Autopsies will attempt to establish how the victims died and formal identification will follow.
A Vietnamese security source in Hanoi told AFP on condition of anonymity: "We are monitoring the case very closely. There is a possibility there might be Vietnamese among the victims.
The BBC said it had spoken to the families of three Vietnamese people who were worried their relatives may have been on board.
A spokesman for the Vietnamese embassy in London said they had been contacted by a family in Vietnam which claimed their daughter had been missing "since the lorry was found".
Questions have been raised about when the victims entered the trailer.
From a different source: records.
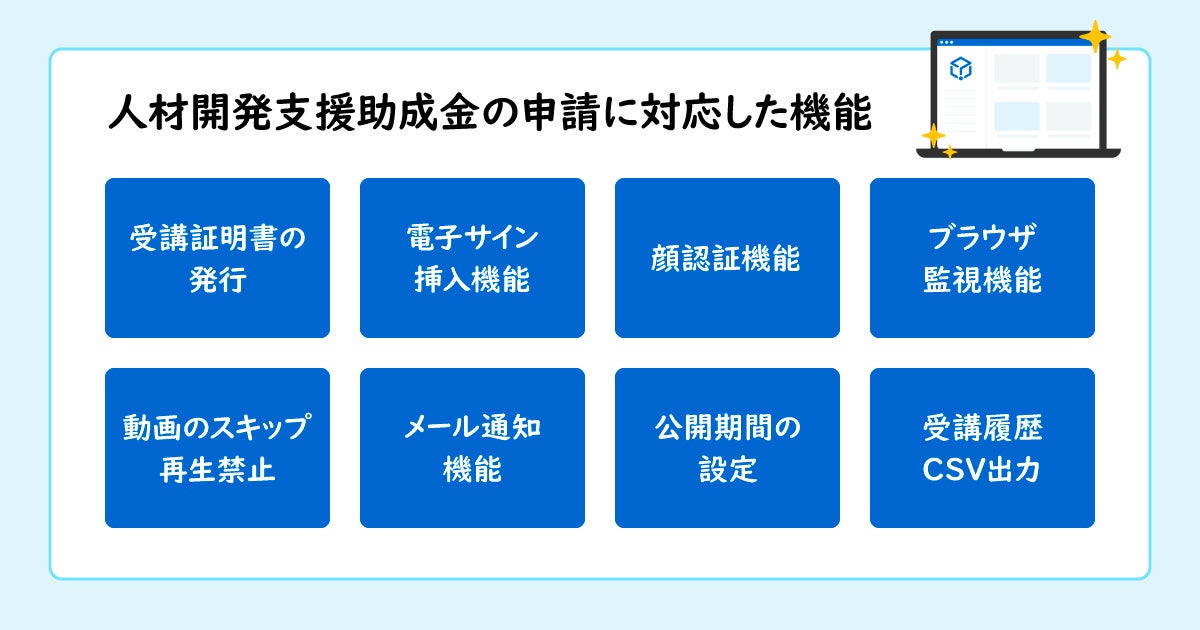 人材開発支援助成金の申請に対応した機能

受講証明書の発行

電子サイン挿入機能

顔認証機能

ブラウザ監視機能

動画のスキップ再生禁止

メール通知機能

公開期間の設定

受講履歴CSV出力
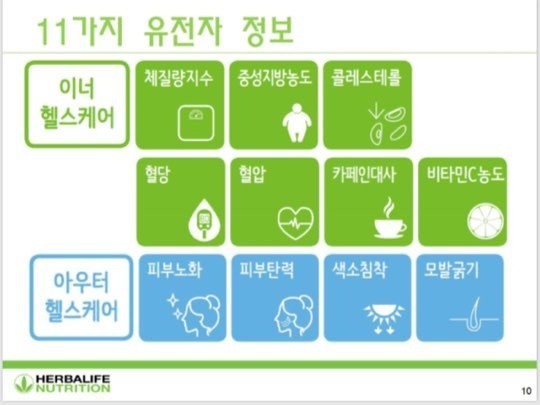 11가지 유전자 정보

이너 헬스케어

체질량지수

중성지방농도

콜레스테롤

혈당

혈압

카페인대사

비타민C농도

아우터 헬스케어

피부노화

피부탄력

색소침착

모발굵기

HERBALIFE NUTRITION

10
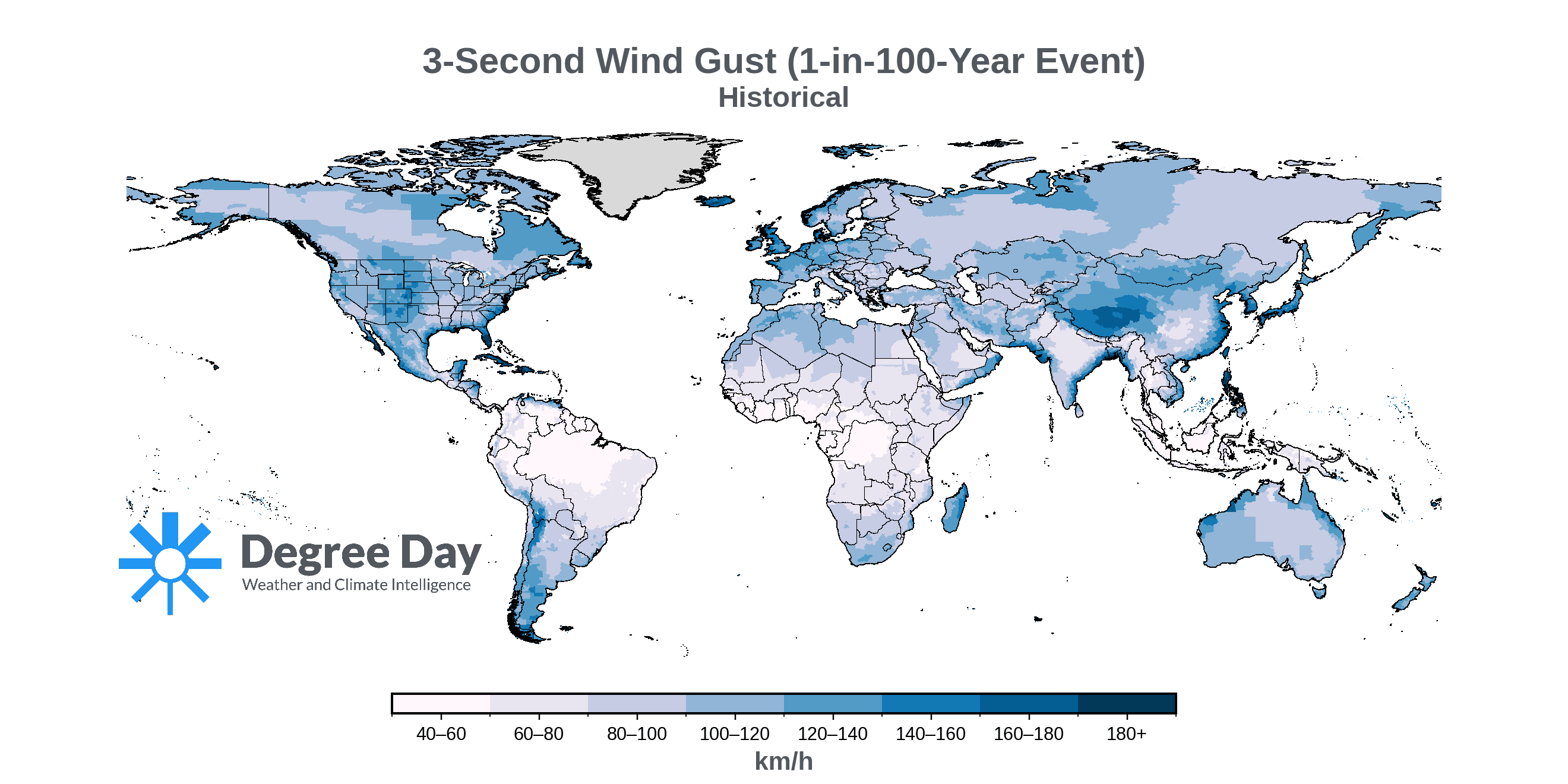 3-Second Wind Gust (1-in-100-Year Event)
Historical

Degree Day
Weather and Climate Intelligence

40–60 60–80 80–100 100–120 120–140 140–160 160–180 180+
km/h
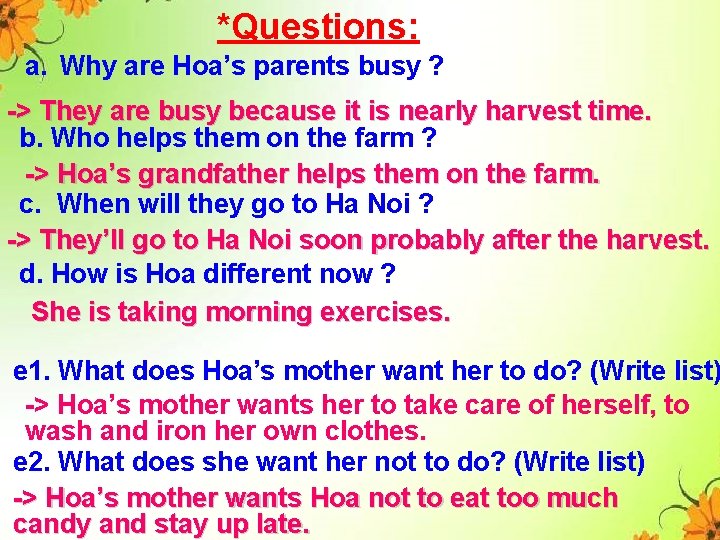 *Questions:

a. Why are Hoa’s parents busy ?

-> They are busy because it is nearly harvest time.

b. Who helps them on the farm ?

-> Hoa’s grandfather helps them on the farm.

c. When will they go to Ha Noi ?

-> They’ll go to Ha Noi soon probably after the harvest.

d. How is Hoa different now ?

She is taking morning exercises.

e1. What does Hoa’s mother want her to do? (Write list)

-> Hoa’s mother wants her to take care of herself, to wash and iron her own clothes.

e2. What does she want her not to do? (Write list)

-> Hoa’s mother wants Hoa not to eat too much candy and stay up late.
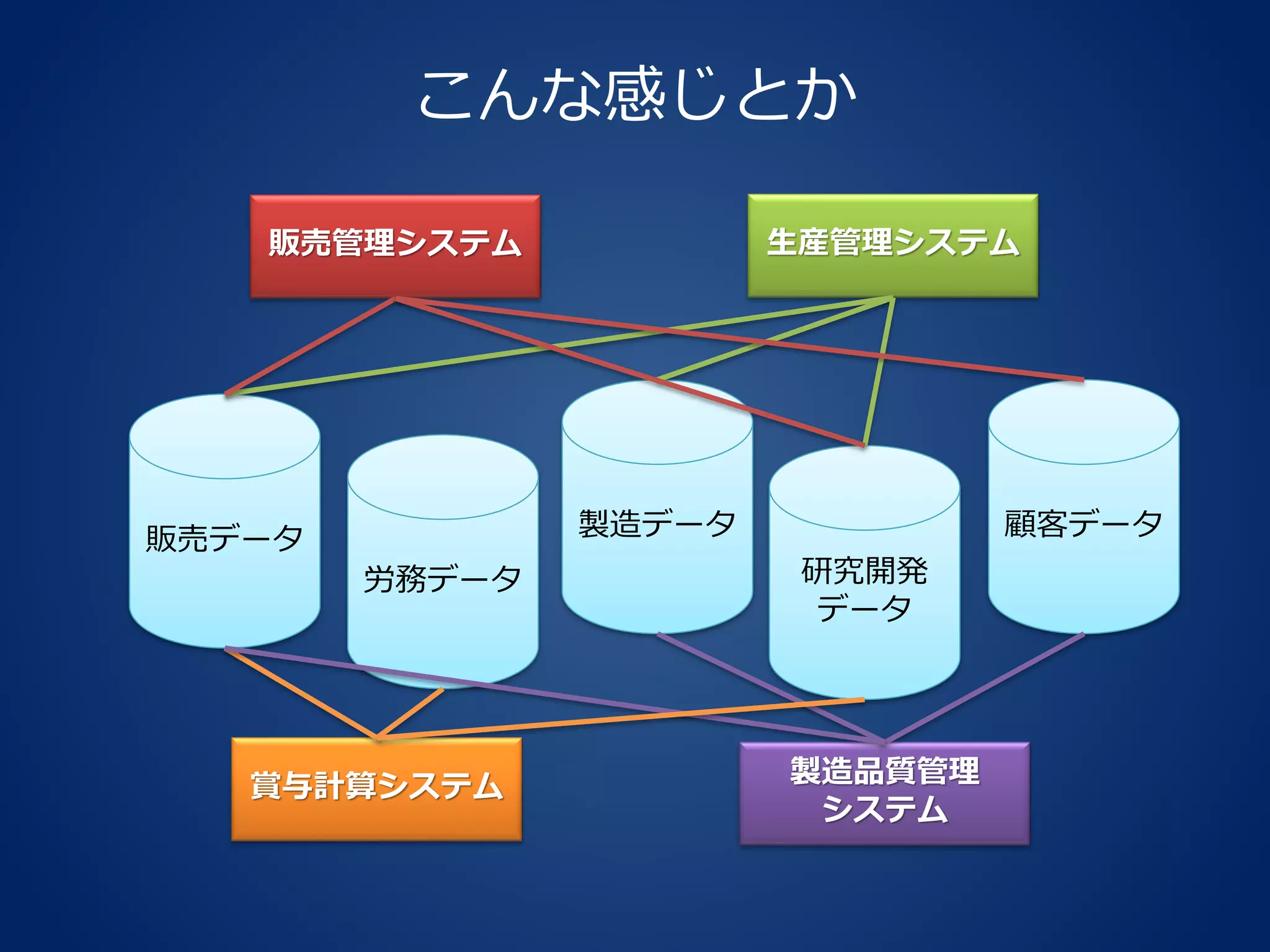 こんな感じとか

販売管理システム

生産管理システム

販売データ

労務データ

製造データ

研究開発データ

顧客データ

賞与計算システム

製造品質管理システム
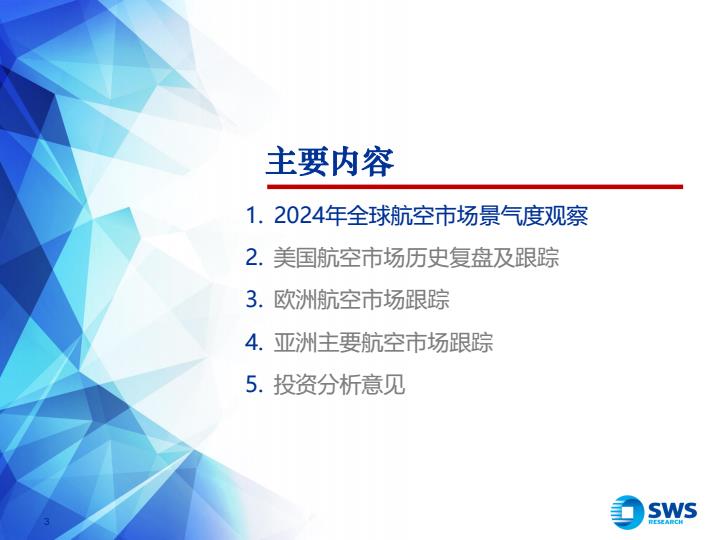 主要内容

1. 2024年全球航空市场景气度观察
2. 美国航空市场历史复盘及跟踪
3. 欧洲航空市场跟踪
4. 亚洲主要航空市场跟踪
5. 投资分析意见

3

SWS RESEARCH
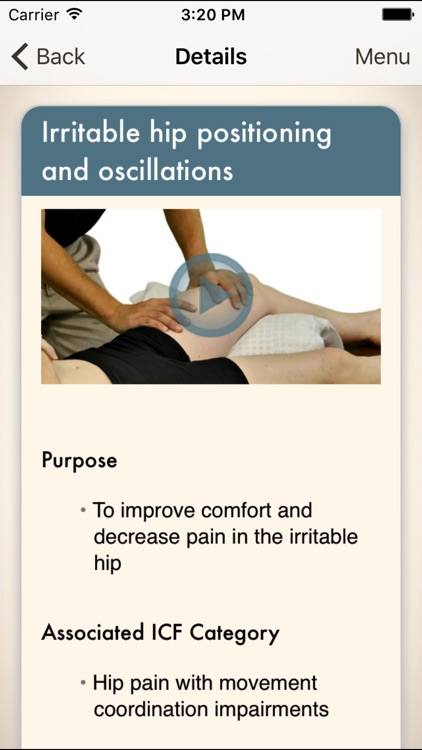 Carrier 3:20 PM

Back Details Menu

Irritable hip positioning and oscillations

Purpose

• To improve comfort and decrease pain in the irritable hip

Associated ICF Category

• Hip pain with movement coordination impairments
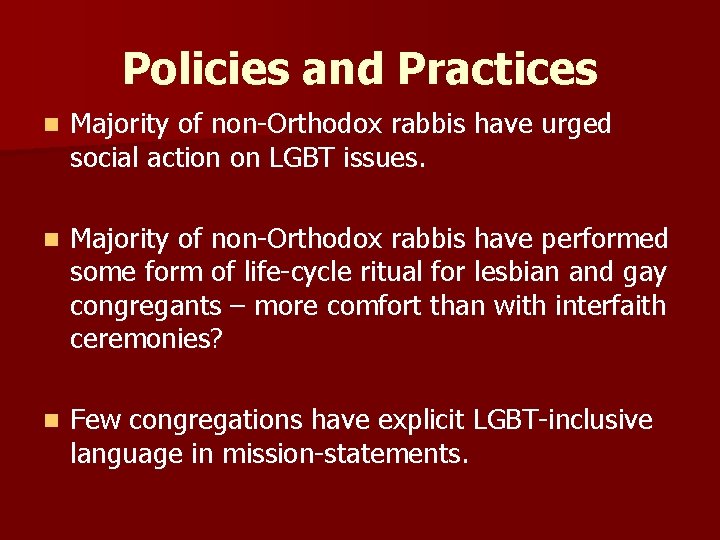 Policies and Practices

Majority of non-Orthodox rabbis have urged social action on LGBT issues.

Majority of non-Orthodox rabbis have performed some form of life-cycle ritual for lesbian and gay congregants – more comfort than with interfaith ceremonies?

Few congregations have explicit LGBT-inclusive language in mission-statements.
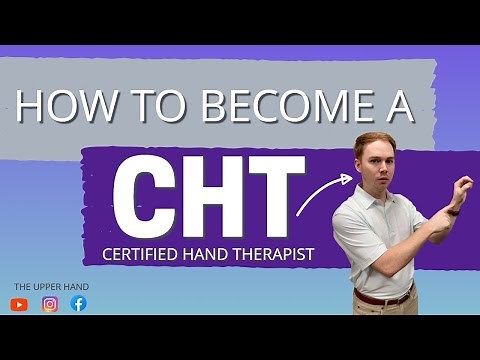 HOW TO BECOME A

CHT

CERTIFIED HAND THERAPIST

THE UPPER HAND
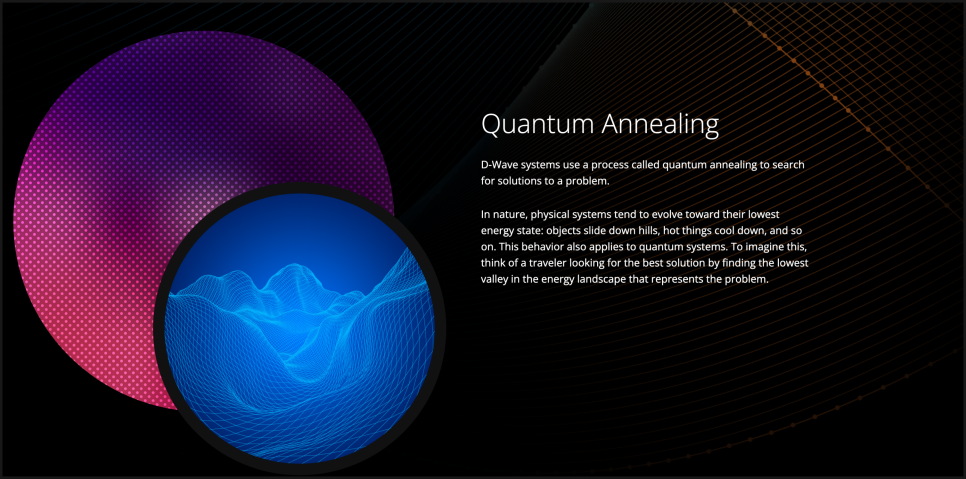 Quantum Annealing

D-Wave systems use a process called quantum annealing to search for solutions to a problem.

In nature, physical systems tend to evolve toward their lowest energy state: objects slide down hills, hot things cool down, and so on. This behavior also applies to quantum systems. To imagine this, think of a traveler looking for the best solution by finding the lowest valley in the energy landscape that represents the problem.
The crossing to Purfleet from Zeebrugge, one of the world's busiest ports for cargo on trucks, takes nine to 12 hours.
Belgian investigators were working to establish where the trailer came from before reaching the port.
"We have ways to reconstruct the route of the container but it's not instantaneous," Eric Van Duyse, spokesman for the Belgian federal prosecutor's office, told AFP.
People living close to the port at Purfleet said clandestine immigrants were a familiar sight.
"It's a magnet for illegals," said Janet Lilley, 61.
"People would come strolling out of the docks, get in the vans and that's it, they drive off."
Lee Tubby, 45, who lives opposite the port, said he has seen people "climbing out the top and out the back" of trucks.
"We've had people just come out of the port knocking on the door asking for shoes, asking for water," he said.